_Instruction a:_ Copy out the rows word for word, starting at the line that has "Among the set" and continuing through the last row, including both ends.

_Document segment:_
--------------------

Next, we consider the secret keys of \(TV_{w} \in {\mathtt {TVSet}}_{2T - t_i}\). For \(TV_{w}\), let \(TV_{w} = (K_0^*,\ldots , K_{d-1}^*,K_d,\ldots ,K_{\widetilde{n}})\). We generate the secret key of \((K_0^*,\ldots , K_{d-1}^*,K_d)\) and use this secret key to derive the secret key of \(TV_{w}\). \({\mathscr {B}}\) picks random \(\widetilde{r}_{B} \xleftarrow {\text {U}} {\mathbb {Z}}_p\). We pose \(\widetilde{r}_{B} = \alpha ^{d+1} + r_{B} (K_d^* - K_d)\). \({\mathscr {B}}\) computes
$$\begin{aligned} \begin{aligned} d&_{(K_0^*,\ldots , K_{d-1}^*,K_d)}\\&\leftarrow \left( g^{-\widetilde{\xi }} \cdot g^{\alpha ^{\ell - d + 1}\widetilde{r}_{B} } \cdot \left\{ \left( \prod _{i=0}^{d-1} y_{d}^{\gamma _{i}K_{i}^{*}} \cdot y_{d}^{\gamma _{d}K_{d}} \cdot y_{d}^{\delta _{B}} \cdot \prod _{j=d+1}^{n} y_{\ell - j + d +1}^{K_{j}^{*}}\right) \right. \right. \\&\quad \cdot \left. \left( \prod _{i=0}^{d-1} g^{\gamma _i K_i^*}\cdot g^{\gamma _d K_d} \cdot g^{\delta _R}\cdot \prod _{j=d+1}^n g^{(\alpha ^{\ell -j+1}) K_{j}^{*}}\right) ^{-\widetilde{r}_{B}} \right\} ^{\frac{1}{K_{d}^{*} - K_{d}}},\\&(g^{\widetilde{r}_{R}}\cdot y_u^{-1} )^\frac{1}{K_u^* - K_u}, (g^{\gamma _{n+1} \widetilde{r}_{B}}\cdot y_u^{-\gamma _{n+1}}\cdot y_{\ell -n-1}^{\widetilde{r}_{B}}\cdot y_{\ell -n+u})^{\frac{1}{K_u-K_u^*}},\ldots ,\\&\quad \times \left. (g^{\gamma _{\ell } \widetilde{r}_{B}}\cdot y_u^{-\gamma _{\ell }}\cdot y_{0}^{\widetilde{r}_{B}}\cdot y_{u+1})^{\frac{1}{K_u-K_u^*}} \right) . \end{aligned} \end{aligned}$$\({\mathscr {B}}\) generates the secret key of \(TV_{w}\) from this secret key.

--------------------

_Supplied entries:_
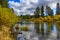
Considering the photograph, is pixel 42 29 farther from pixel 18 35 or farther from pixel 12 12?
pixel 12 12

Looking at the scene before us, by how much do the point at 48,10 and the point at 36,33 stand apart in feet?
1.59

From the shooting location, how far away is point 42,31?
2.86 meters

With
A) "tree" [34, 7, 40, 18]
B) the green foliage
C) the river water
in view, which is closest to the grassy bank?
the green foliage

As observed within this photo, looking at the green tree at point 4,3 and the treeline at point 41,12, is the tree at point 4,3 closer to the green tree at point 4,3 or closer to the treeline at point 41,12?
the green tree at point 4,3

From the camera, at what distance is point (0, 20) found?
9.25 ft

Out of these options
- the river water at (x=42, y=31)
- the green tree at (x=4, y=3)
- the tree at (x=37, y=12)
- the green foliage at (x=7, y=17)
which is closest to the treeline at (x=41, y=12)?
the tree at (x=37, y=12)

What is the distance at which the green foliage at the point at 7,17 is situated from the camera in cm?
282

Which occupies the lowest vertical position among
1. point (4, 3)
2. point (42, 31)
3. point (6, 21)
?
point (42, 31)

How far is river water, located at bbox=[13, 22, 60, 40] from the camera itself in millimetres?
2814

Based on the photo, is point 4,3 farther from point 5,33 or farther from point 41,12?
point 41,12

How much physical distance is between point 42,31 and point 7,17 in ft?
2.26

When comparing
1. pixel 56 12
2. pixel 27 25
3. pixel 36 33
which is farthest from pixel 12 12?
pixel 56 12

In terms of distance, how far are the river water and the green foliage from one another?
0.52 ft

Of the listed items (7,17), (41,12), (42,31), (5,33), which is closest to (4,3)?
(7,17)
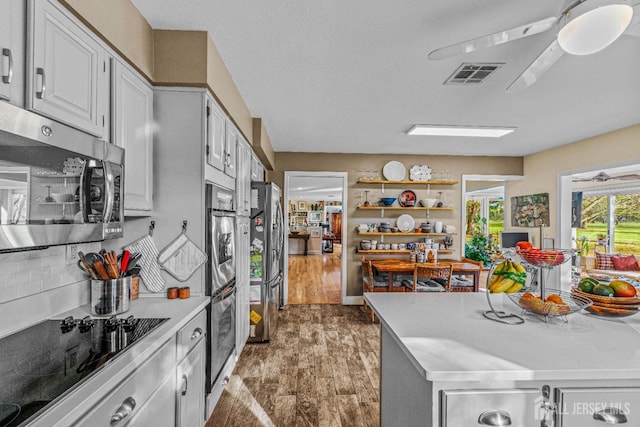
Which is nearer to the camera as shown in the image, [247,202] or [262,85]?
[262,85]

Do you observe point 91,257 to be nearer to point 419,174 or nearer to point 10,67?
point 10,67

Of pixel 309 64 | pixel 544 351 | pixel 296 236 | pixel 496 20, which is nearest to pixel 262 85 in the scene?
pixel 309 64

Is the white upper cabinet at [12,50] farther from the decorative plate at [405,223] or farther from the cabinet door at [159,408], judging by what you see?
the decorative plate at [405,223]

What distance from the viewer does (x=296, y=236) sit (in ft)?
39.9

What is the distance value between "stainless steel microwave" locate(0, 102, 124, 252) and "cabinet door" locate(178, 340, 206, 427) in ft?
2.43

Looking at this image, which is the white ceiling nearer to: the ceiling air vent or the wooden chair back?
the ceiling air vent

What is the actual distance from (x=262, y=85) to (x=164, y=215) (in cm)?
133

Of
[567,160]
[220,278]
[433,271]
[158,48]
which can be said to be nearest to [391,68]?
[158,48]

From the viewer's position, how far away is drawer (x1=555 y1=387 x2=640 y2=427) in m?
1.08

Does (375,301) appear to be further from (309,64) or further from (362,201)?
(362,201)

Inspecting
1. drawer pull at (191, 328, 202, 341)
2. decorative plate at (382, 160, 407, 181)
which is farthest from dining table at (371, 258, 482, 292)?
drawer pull at (191, 328, 202, 341)

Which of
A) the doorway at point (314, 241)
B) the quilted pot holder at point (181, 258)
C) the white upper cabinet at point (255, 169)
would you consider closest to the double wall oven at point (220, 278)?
the quilted pot holder at point (181, 258)

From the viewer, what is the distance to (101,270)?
5.38 ft

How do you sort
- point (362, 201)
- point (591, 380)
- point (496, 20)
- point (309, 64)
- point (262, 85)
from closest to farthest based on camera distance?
1. point (591, 380)
2. point (496, 20)
3. point (309, 64)
4. point (262, 85)
5. point (362, 201)
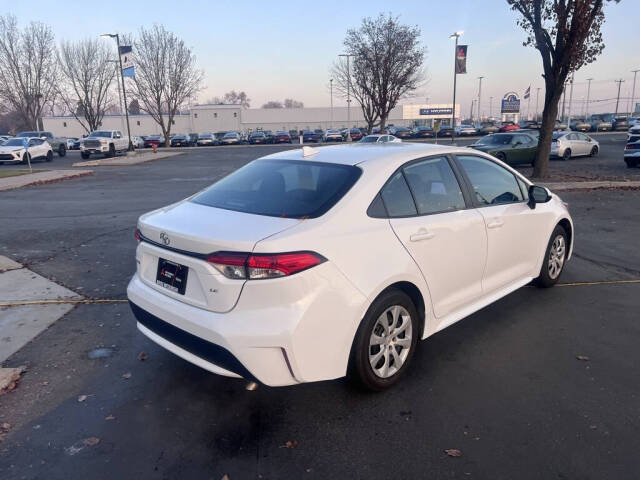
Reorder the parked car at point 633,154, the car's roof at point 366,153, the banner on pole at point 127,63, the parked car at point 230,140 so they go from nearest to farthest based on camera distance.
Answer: the car's roof at point 366,153, the parked car at point 633,154, the banner on pole at point 127,63, the parked car at point 230,140

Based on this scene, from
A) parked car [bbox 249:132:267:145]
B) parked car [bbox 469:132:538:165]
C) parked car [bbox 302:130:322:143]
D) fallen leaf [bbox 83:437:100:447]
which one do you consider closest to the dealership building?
parked car [bbox 302:130:322:143]

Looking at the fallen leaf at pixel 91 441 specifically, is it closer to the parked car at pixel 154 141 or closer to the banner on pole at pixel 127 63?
the banner on pole at pixel 127 63

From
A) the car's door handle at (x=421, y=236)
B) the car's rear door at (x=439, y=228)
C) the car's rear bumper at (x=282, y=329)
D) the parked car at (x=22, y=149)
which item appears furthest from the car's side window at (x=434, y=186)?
the parked car at (x=22, y=149)

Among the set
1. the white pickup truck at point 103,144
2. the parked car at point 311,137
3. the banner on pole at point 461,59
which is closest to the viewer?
the banner on pole at point 461,59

--------------------

_Instruction b:_ In the secret-key excerpt, what is the secret key of (K_0*, …, K_{d-1}*, K_d) used for?

_Complete output a:_
Among the set
1. the white pickup truck at point 103,144
2. the parked car at point 311,137
3. the banner on pole at point 461,59
which is closest to the viewer?
the banner on pole at point 461,59

_Complete output b:_ It is used to derive the secret key of TV_w.